There was still something at the pit of my stomach, something that still wasn’t sitting right with me. It was the foolish F word that sat in the back of my mind rocking back in forth, back and forth. And now that I’m in college I face the same problem. My parents still call me every now and then and say, “Good Job, Good Job.” Being the first child from my family to be successful in college so far, and actually have a positive experience. This just adds on to the pressure even more and how much I don’t want to fail. The funny part about all of this is that I’m doing fine and actually succeeding, so why do I still fill that I’m not doing enough? Am I afraid of my own success? With that being said I liked this quote from Marianne Williamson’s poem Our Greatest Fear.
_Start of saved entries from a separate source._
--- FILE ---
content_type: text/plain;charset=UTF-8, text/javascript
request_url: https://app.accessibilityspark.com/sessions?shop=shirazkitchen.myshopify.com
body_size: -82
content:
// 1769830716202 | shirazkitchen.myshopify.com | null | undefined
“Our deepest fear is that we are powerful beyond measure. It is our light not our darkness that most frightens us.”


Explanation:
The fear essay can be considered my favorite essay because I really enjoyed expressing my feelings about the topic. I'm happy that we had this assignment because it was a chance for me to vent about all the things that I was worried about. Plus, after I wrote the essay I felt like a weight was lifted off my shoulders and that I had defeated a heavy burden. It takes a strong person to admit what they are fearful of and it takes an even bigger person to tell others about it. I loved this class so much because I wasn't afraid to express myself and I didn't worry about being wrong because my classmates thought the same way. In the end, the fear essay was also a chance to build connections and get close with other people in my class.